(Source text Opens)

With data growing at an exponential rate and electronic data being used in more and more critical business applications than ever before, data protection and the backup/archive measures involved have become central to the success of any company. Many companies do understand the need for backup and subsequent recovery. Storage arrays and individual hard disks or SSDs for users are available in various storage technologies and offered at an increasingly lower cost. Unfortunately, most IT shops simply copy all their files to free disk locations. Many copy procedures are periodic and performed without considerations for version control or data lifecycle. This is inadequate, and, in many cases, an effort that seldom considers recovery. Backup is much more than adding secondary storage hardware. Moreover, backend copies do not address the business requirements for data protection. Companies need to take an organized and systematic approach towards both data backups and archives, and an additional disaster recovery copy of each if they wish to remain afloat in the event of data loss or inaccessibility.
1. Understand the Data
All data is not created equal and it is important to understand the business value of data before deciding what, when and how to backup or archive. For instance, some data may not actually be valuable to a user, such as 10-year-old tax records. It may become necessary to archive for legal purposes, however. Some data, such as incoming promotional mail or disregarded proposals, may be useless, and backing it up will probably mean wasteful expenses in both physical and human resources.
2. Frame a Storage and Retention Policy
Create the right data retention and storage policy based on the worth of the data in question and business needs. As a rule of thumb, for critical data, it is best to keep two full copies, one as a backup or archive copy for immediate restore and another on a separate physical device in a remote location for disaster recovery situations. Apart from the worth of the data, the recovery objectives set the framework for the entire data protection solution you own. Recovery centers on recovery time and recovery point (RTO and RPO). Recovery time objectives (RTO) simply describe how long you can wait for a recovery to take place. Can you wait 2 hours, or 2 days to get your data back? At what point does the recovery time affect business? Recovery point objectives (RPO) defines the amount of time allowable before you backup again. In essence, in today’s primarily disk-based backups, recovery points describe the maximum time between backups. Are daily backups enough? Can you recreate a lost day if backups are once a day?
3. Evaluate Options
There are more options than backing up data to a recoverable location. Consider various storage and backup options based on the data policy. For instance, almost all data should be backed up today to disk storage, but automated tiered data policies can move older files, databases, etc. to cheaper storage – even to offsite cloud. When there is a need to synchronize backed up or archived data that will be run through content or discovery functions network attached storage (NAS) may be a better option. Virtualized machines change recovery scenarios by allowing you to “stand up” a backed up VM for a restore.
4. Identify a Suitable Partner
It is important to select data storage and backup partner who has a strong and flexible infrastructure, covers all or almost all of the varied requirements, has flexible plans to accommodate client needs and offers excellent technical support. We are biased towards appliance implementations that provide simple building blocks for architecting a solution, and comprehensive support for the entire data protection solution. Compatibility between components and the ability for a solution to adopt new technologies over time are the hallmarks for an appliance implementation. Check appliance vendors for scalability, performance, availability and fault tolerance.

(Source text Closes)

**Problems to work on**
a – Answer from the data backup article:
(i) How many full copies of critical data does it advise keeping?
(ii) What do recovery time objectives (RTO) describe?
(iii) Which option may be better for synchronizing backed-up or archived data that will be run through content or discovery functions?
b – Extract from the data backup article, word for word, the part that opens with the words containing "1. Understand the" and closes with "and human resources.".
The rows that come next are separate material and have no connection to the data backup article.

(The data Opens)

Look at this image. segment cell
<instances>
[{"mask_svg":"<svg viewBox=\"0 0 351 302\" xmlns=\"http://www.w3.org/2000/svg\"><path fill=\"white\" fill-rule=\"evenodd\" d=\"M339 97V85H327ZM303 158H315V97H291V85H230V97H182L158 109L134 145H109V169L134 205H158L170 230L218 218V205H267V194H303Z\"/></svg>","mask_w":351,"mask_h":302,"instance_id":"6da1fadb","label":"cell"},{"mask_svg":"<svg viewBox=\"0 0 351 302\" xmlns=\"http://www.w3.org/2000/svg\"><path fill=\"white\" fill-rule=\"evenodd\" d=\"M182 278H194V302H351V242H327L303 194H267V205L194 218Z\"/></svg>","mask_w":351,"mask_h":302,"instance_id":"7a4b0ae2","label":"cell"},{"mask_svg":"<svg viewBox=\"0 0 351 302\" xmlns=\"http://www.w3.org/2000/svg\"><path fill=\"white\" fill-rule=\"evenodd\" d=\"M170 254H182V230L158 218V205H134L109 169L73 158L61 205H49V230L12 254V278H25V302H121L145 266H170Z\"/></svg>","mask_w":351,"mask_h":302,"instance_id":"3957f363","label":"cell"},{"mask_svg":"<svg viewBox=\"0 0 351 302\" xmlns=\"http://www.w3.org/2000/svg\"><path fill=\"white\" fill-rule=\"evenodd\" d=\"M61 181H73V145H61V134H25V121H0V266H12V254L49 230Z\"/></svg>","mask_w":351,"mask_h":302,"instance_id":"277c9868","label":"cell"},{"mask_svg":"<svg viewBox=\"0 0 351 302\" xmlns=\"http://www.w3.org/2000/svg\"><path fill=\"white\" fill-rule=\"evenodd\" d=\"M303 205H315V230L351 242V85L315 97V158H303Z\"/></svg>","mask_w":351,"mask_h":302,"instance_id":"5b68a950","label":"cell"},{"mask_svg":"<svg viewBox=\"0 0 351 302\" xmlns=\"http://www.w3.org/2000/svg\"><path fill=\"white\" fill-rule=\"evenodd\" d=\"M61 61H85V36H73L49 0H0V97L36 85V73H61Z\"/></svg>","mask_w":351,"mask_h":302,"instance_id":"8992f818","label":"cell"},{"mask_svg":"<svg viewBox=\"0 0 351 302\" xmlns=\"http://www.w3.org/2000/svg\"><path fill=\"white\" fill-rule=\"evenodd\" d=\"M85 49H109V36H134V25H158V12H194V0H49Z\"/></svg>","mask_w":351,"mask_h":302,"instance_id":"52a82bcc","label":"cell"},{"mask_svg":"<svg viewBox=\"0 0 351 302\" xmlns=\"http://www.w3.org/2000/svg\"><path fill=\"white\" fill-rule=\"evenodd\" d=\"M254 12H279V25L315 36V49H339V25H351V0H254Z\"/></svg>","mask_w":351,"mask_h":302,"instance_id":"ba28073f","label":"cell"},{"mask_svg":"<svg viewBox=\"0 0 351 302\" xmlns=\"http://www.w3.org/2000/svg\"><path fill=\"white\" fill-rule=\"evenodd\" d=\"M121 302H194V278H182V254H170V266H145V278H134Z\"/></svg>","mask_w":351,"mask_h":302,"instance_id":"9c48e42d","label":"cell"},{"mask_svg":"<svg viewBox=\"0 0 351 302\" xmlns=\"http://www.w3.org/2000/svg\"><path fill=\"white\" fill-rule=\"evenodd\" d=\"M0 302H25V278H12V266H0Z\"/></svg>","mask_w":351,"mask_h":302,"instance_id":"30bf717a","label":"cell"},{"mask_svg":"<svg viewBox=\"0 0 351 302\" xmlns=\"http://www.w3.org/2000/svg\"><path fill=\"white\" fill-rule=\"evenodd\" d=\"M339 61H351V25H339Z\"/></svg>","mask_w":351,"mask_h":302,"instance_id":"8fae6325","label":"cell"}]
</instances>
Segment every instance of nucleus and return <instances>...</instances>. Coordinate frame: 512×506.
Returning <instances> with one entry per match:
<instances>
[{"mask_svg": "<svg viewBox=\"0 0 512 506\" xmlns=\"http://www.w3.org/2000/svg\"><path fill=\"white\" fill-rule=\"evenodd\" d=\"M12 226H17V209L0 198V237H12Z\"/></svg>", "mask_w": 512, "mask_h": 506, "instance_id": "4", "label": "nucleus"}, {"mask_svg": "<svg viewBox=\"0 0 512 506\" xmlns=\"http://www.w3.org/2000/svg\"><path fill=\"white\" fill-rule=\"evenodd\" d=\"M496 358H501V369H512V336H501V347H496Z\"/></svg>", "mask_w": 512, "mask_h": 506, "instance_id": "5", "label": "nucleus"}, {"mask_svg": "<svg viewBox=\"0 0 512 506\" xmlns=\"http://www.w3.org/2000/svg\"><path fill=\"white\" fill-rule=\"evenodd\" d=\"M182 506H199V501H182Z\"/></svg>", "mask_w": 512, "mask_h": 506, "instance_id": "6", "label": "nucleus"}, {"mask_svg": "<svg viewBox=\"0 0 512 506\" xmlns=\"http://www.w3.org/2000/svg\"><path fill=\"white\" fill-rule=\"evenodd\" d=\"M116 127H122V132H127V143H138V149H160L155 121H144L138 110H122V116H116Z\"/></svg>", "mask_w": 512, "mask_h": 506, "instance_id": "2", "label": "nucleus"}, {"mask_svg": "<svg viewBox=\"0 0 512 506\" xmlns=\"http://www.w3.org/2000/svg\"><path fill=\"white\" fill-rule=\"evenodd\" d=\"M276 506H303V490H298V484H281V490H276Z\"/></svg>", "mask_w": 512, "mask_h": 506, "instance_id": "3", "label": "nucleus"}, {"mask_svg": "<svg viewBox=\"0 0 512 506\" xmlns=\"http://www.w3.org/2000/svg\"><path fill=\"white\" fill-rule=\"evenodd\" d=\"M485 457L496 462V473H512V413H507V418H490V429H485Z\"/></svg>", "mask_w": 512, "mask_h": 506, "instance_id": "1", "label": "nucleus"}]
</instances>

(The data Closes)

**Answers by item number**
a –
(i) Two full copies.
(ii) How long you can wait for a recovery to take place.
(iii) Network attached storage (NAS).

b –
1. Understand the Data
All data is not created equal and it is important to understand the business value of data before deciding what, when and how to backup or archive. For instance, some data may not actually be valuable to a user, such as 10-year-old tax records. It may become necessary to archive for legal purposes, however. Some data, such as incoming promotional mail or disregarded proposals, may be useless, and backing it up will probably mean wasteful expenses in both physical and human resources.